Une voiture descendait de Jérusalem à Jéricho. A son bord cinq jeunes se rendaient en boîte de nuit, déjà éméchés par un début de soirée bien alcoolisé. Dans un virage un peu serré le conducteur perdit le contrôle du véhicule. Une belle embardée éjecta les passagers qui avaient négligé d’attacher leur ceinture. Une haie providentielle amortit le choc. Ce même soir, trois élus rentraient de la préfecture. Empruntant la même route, ils se succédèrent sur les lieux de l’accident.

En s’arrêtant, le premier élu reconnut un neveu parmi les cinq. Il commanda à tous de réembarquer au plus vite dans le véhicule et de regagner leur domicile avant que l’affaire ne s’ébruite.

Le second élu constata qu’aucun des jeunes, ivres et choqués par l’accident, n’étaient en état de conduire. Connaissant bien les parents, il proposa de les joindre par téléphone pour qu’ils viennent les chercher. Deux d’entre eux étant en grande rupture familiale tentèrent de négocier une autre solution.

Le troisième élu était la conseillère générale. Elle fit le même constat. Excédée par la répétition des faits et le récent souvenir d’un jeune devenu paraplégique, elle déclara qu’il fallait mettre un terme à ces comportements irresponsables. Elle brandit son portable pour appeler la gendarmerie. Furieux, les jeunes l’insultèrent et la menacèrent si les gendarmes venaient à enquêter.

Lequel des trois a fait preuve de bonté envers ces jeunes ?Un témoin de la scène me rapporta combien la discussion fut âpre. Chacun des élus avait une bonne raison d’agir ainsi, étant donné les conséquences pour l’emploi et l’avenir de ces jeunes.

Fallait-il faire preuve seulement de bonté ?Ce rendez-vous des Semaines sociales nous appelle à balayer un plus large champ d’action.

Lequel des trois a fait preuve de responsabilité ?En l’occurrence, la bonté du premier était-elle compatible avec le sens des responsabilités ?Conduire en état d’ivresse doit être l’interdit absolu parce que la vie est en jeu, la sienne comme celle des autres. Faire preuve de bonté ne consiste pas à tout accepter. Quand il sera trop tard pour faire valoir l’autorité, il ne restera que les yeux pour pleurer.

Lequel des trois a fait preuve d’une juste attitude ?Répondre de ses actes, mais également répondre de son silence, de son inconséquence ou de son incurie à n’avoir pas su écouter les victimes. Je pense que je n’ai pas besoin de vous faire de dessin sur les conséquences des affaires de pédophilie, tant la gouvernance de l’Eglise a failli.
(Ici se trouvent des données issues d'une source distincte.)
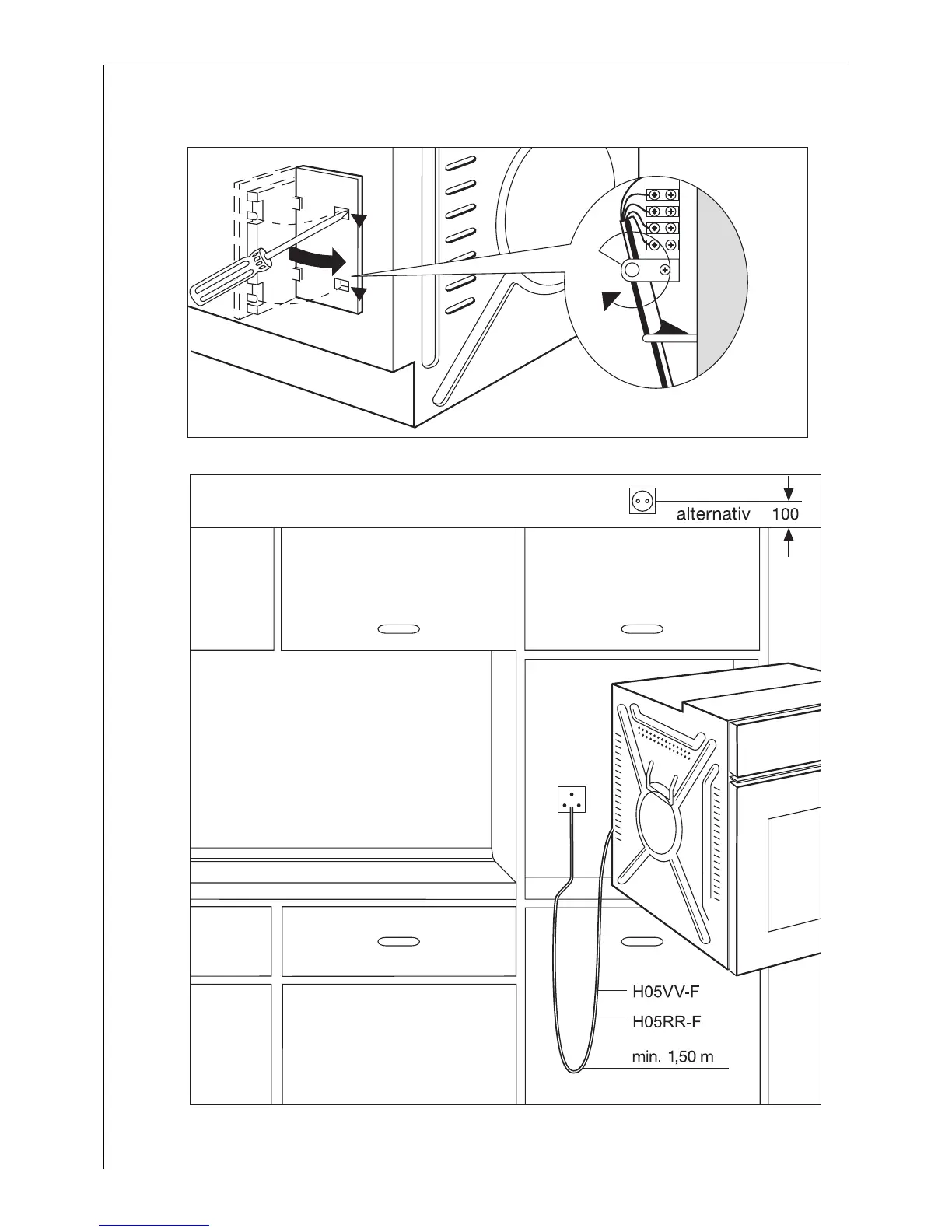 alternativ 100

H05VV-F

H05RR-F

min. 1,50 m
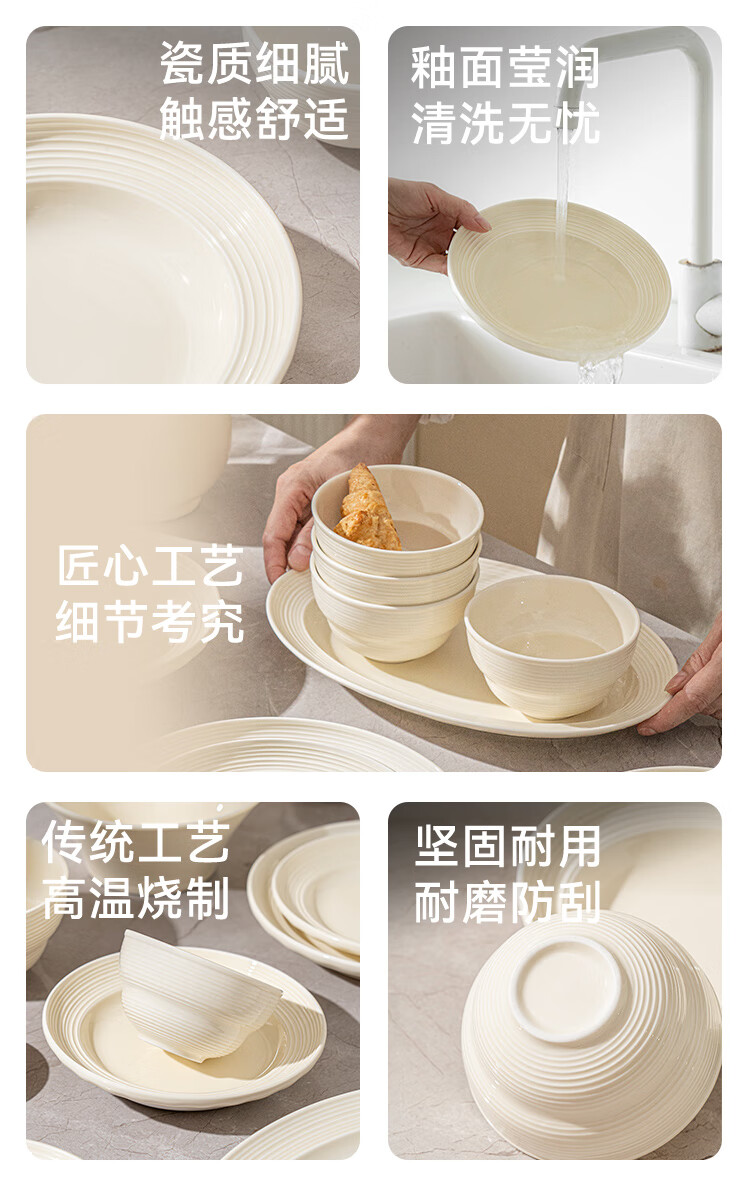 瓷质细腻
触感舒适

釉面莹润
清洗无忧

匠心工艺
细节考究

传统工艺
高温烧制

坚固耐用
耐磨防刮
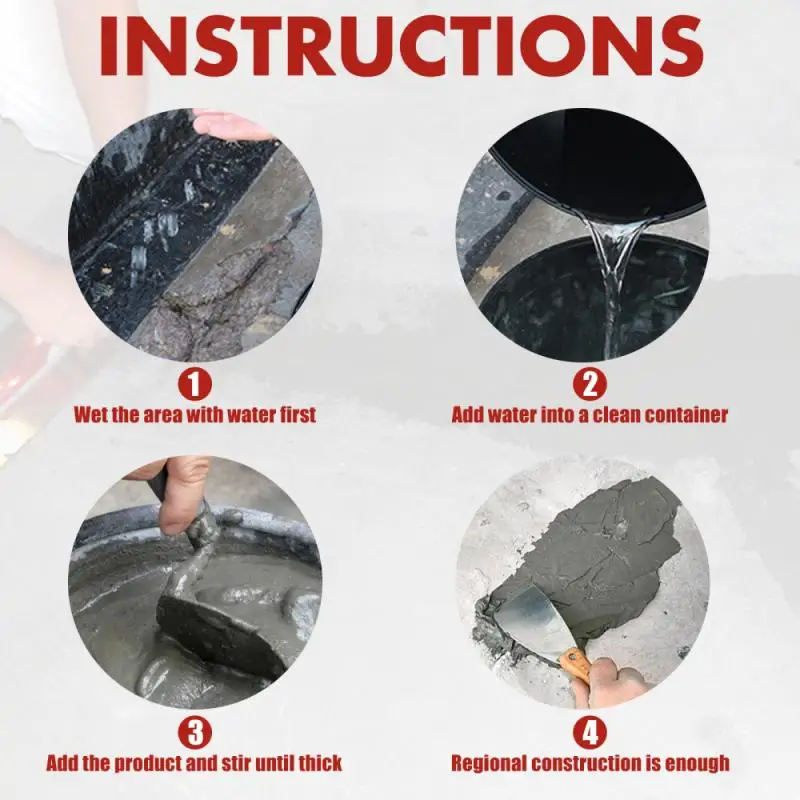 INSTRUCTIONS

1
Wet the area with water first

2
Add water into a clean container

3
Add the product and stir until thick

4
Regional construction is enough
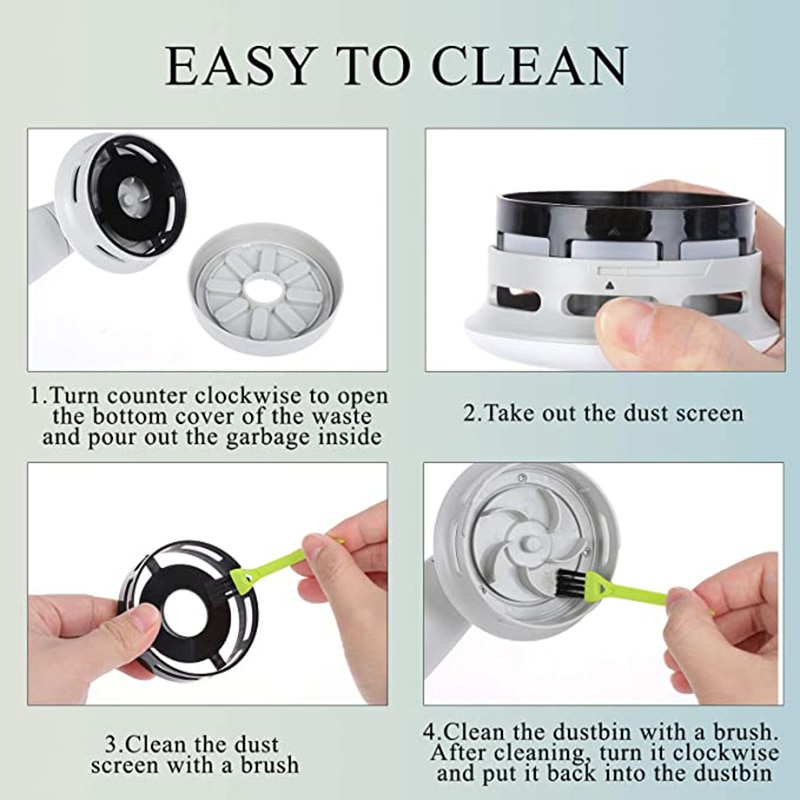 EASY TO CLEAN

1.Turn counter clockwise to open the bottom cover of the waste and pour out the garbage inside

2.Take out the dust screen

3.Clean the dust screen with a brush

4.Clean the dustbin with a brush. After cleaning, turn it clockwise and put it back into the dustbin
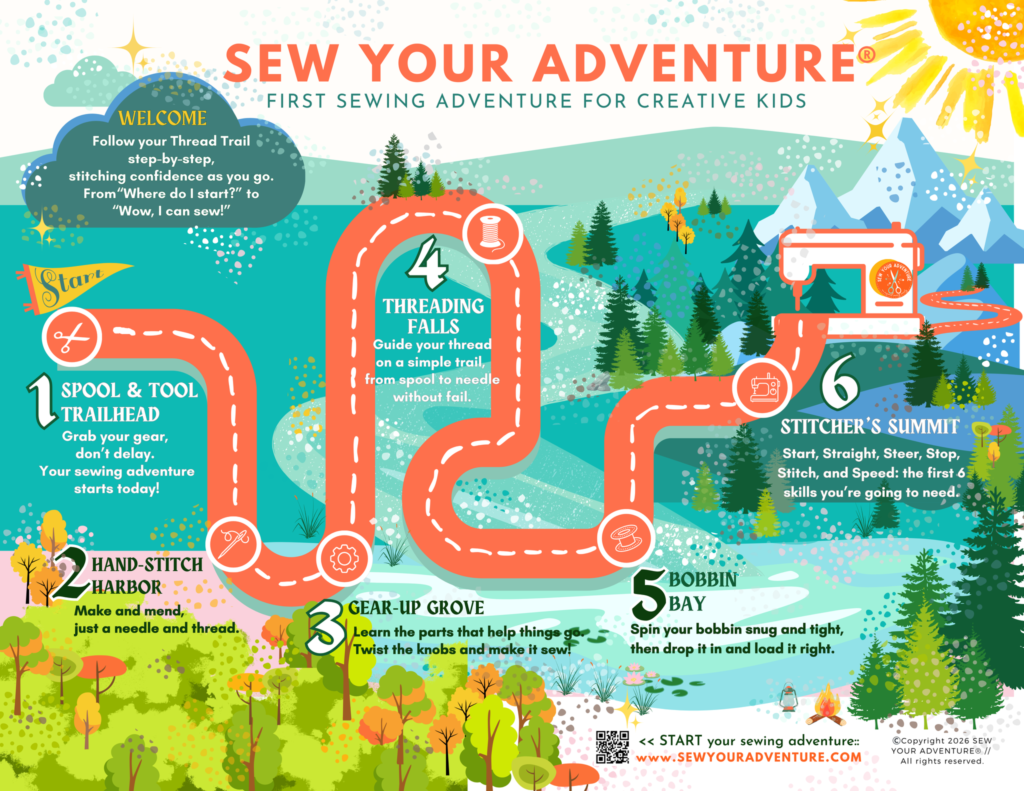 SEW YOUR ADVENTURE®
FIRST SEWING ADVENTURE FOR CREATIVE KIDS

WELCOME
Follow your Thread Trail step-by-step, stitching confidence as you go. From"Where do I start?" to "Wow, I can sew!"

Start

1 SPOOL & TOOL TRAILHEAD
Grab your gear, don't delay. Your sewing adventure starts today!

2 HAND-STITCH HARBOR
Make and mend, just a needle and thread.

3 GEAR-UP GROVE
Learn the parts that help things go. Twist the knobs and make it sew!

4 THREADING FALLS
Guide your thread on a simple trail, from spool to needle without fail.

5 BOBBIN BAY
Spin your bobbin snug and tight, then drop it in and load it right.

6 STITCHER'S SUMMIT
Start, Straight, Steer, Stop, Stitch, and Speed: the first 6 skills you're going to need.

<< START your sewing adventure::
www.SEWYOURADVENTURE.COM

©Copyright 2026 SEW YOUR ADVENTURE®.// All rights reserved.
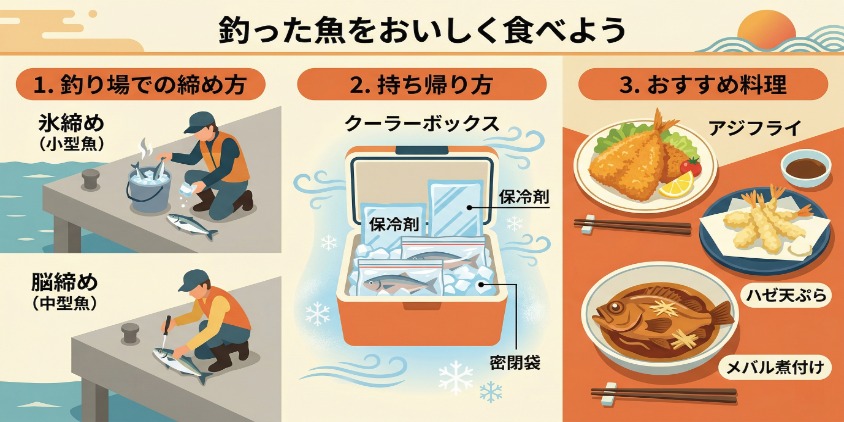 釣った魚をおいしく食べよう

1. 釣り場での締め方

氷締め
(小型魚)

脳締め
(中型魚)

2. 持ち帰り方

クーラーボックス

保冷剤

保冷剤

密閉袋

3. おすすめ料理

アジフライ

ハゼ天ぷら

メバル煮付け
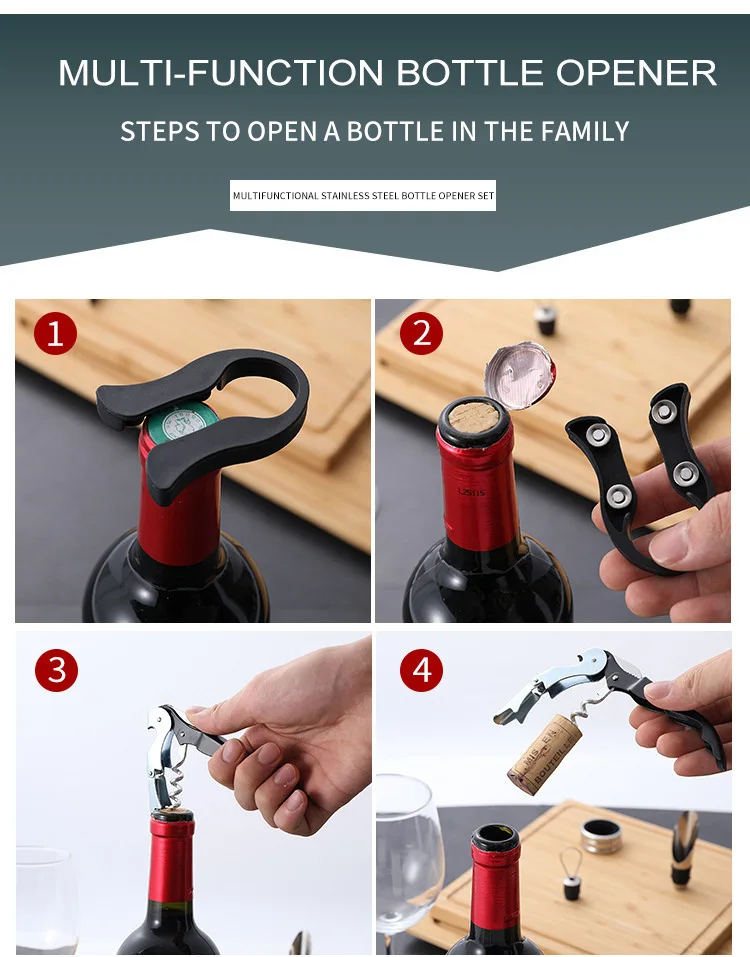 MULTI-FUNCTION BOTTLE OPENER

STEPS TO OPEN A BOTTLE IN THE FAMILY

MULTIFUNCTIONAL STAINLESS STEEL BOTTLE OPENER SET

1

2

3

4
Les défis sociaux, politiques, écologiques n’autorisent pas des réponses simples, prêtes-à-porter.Penser ensemble pour agir et travailler au bien commun.

Avec les Ecritures saintes, avec les ressources de la tradition, le christianisme social peut puiser dans bien des domaines pour inventer avec intelligence et pertinence des réponses pour AGIR.

Je me permets de terminer sur l’aubergiste associé. Il ne prend pas seulement la relève, il devient partenaire. Je l’interprète comme le signe d’un appel à ne pas rester dans l’entre soi, mais à comprendre nos responsabilités par une réponse élaborée avec d’autres partenaires, une coopération, une co-construction, comme vous dites.